PAGE
Start

Dog to Dog Aggression –
Why and How to Stop It

When dealing with dog-to-dog aggression, it is important to listen to our dog.

There are many reasons why a dog may act aggressively toward another.

  • He may be afraid.
  • He may be stressed because his space is being violated.
  • He may feel the need to dominate.
  • He may be protective of us.
  • He may be very curious.
  • He may just be over-excited.

Sometimes, what we perceive to be aggression may be the result of hyper energy, eagerness, or natural inquisitiveness. Therefore, in dog-to-dog aggression cases, it is important to understand what our dog is feeling, and what he is trying to say.

When my dog meets a new dog, I observe both of them carefully. As soon as my dog starts to get stressed, I step in and interrupt before the situation escalates.

For dog aggression issues, it is best to take a dog’s age, health, temperament, and preferences into account, while coming up with appropriate solutions.

Dog-to-Dog Aggression Tip 1

Be calm and decisive.

Dogs are very sensitive to what their human is feeling. My dog picks up on my emotions and reflects them, except with much more intensity. Sometimes, I am not even conscious of feeling nervous or stressed, but my dog notices it and starts to act up. Once I consciously calm myself down, his behavior also improves.

A common mistake when meeting other dogs is to tense up, and get fearful of what our dog may do. If we are afraid, our dog will pick up on that fearful energy, and that will likely trigger an aggressive reaction.

Be careful not to put undue or continuous tension on the leash. Also, do not pull the dog straight back, as that will likely cause a lunge forward response. To remove my dog, I pull him to the side and quickly walk him past the other dog.

Dog-to-Dog Aggression Tip 2


Ignore, Ignore, Ignore – Teach our dog avoidance.

When I see another dog, I usually just ignore him and move along.

I have found that avoidance is most effective when I avert my eyes from both dog, as well as owner. I keep my eyes forward, and keep walking at a natural pace. In this way, my dog learns that when we see other dogs, we avoid rather than confront.

Be careful not to crowd our dog while walking. If he feels trapped between us and the other dog, he may think he has no choice but to react aggressively. Do not stand still while trying to tug our dog away. Move away, and he will come along with us. At the same time, we are creating space so that he will not feel trapped.

I do not let my dog obsess or stare intensely at other dogs. Sometimes, my Shiba Inu will drop into a stalking-down-position, stare, and wait for the other dog to pass. Some people think that he is such a good boy for doing a Down, when other dogs are coming toward him, but he is actually just waiting to pounce.

Do not allow this bad behavior, do not let our dog practice it, do not even let him think about it. Just move him along, and ignore. If the other dog is somehow blocking us (e.g. if the owner is unable to control his dog), then walk away in a different direction. Do not stare the other dog down and do not confront him, either through posture or by physically engaging him.

Challenging unknown dogs is a good way to get bitten.

Dog-to-Dog Aggression Tip 3


Create space or block the other dog.

We can do this by moving across the road or into a driveway, and waiting for the other dog to pass.

We may also move our dog behind a barrier, for example a car. If there are no barriers available, we can try blocking the dog’s view with our body.

By doing this, we avoid a head-on, more confrontational passing.

I have tried all of these blocking techniques, but what works best for me is to create space, and quickly move past the other dog. Whenever I wait for the other dog to pass, my Shiba uses that time to start obsessing.

End

DATASET SECTION
Start

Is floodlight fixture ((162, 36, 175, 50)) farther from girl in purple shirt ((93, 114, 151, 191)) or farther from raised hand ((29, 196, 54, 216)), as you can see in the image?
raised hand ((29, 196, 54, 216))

End

GIVEN TASK A
Answer each question from the dog aggression page, one per line: (i) Which direction does the writer pull the dog to remove him? (ii) What breed is the writer's dog? (iii) What example of a barrier does the page give?
GIVEN TASK B
Reproduce word for word the part of the dog aggression page that opens with the words containing "Dog-to-Dog Aggression Tip 3" and closes with "to start obsessing.".

WRITTEN REPLY A
(i) To the side.
(ii) A Shiba Inu.
(iii) A car.

WRITTEN REPLY B
Dog-to-Dog Aggression Tip 3


Create space or block the other dog.

We can do this by moving across the road or into a driveway, and waiting for the other dog to pass.

We may also move our dog behind a barrier, for example a car. If there are no barriers available, we can try blocking the dog’s view with our body.

By doing this, we avoid a head-on, more confrontational passing.

I have tried all of these blocking techniques, but what works best for me is to create space, and quickly move past the other dog. Whenever I wait for the other dog to pass, my Shiba uses that time to start obsessing.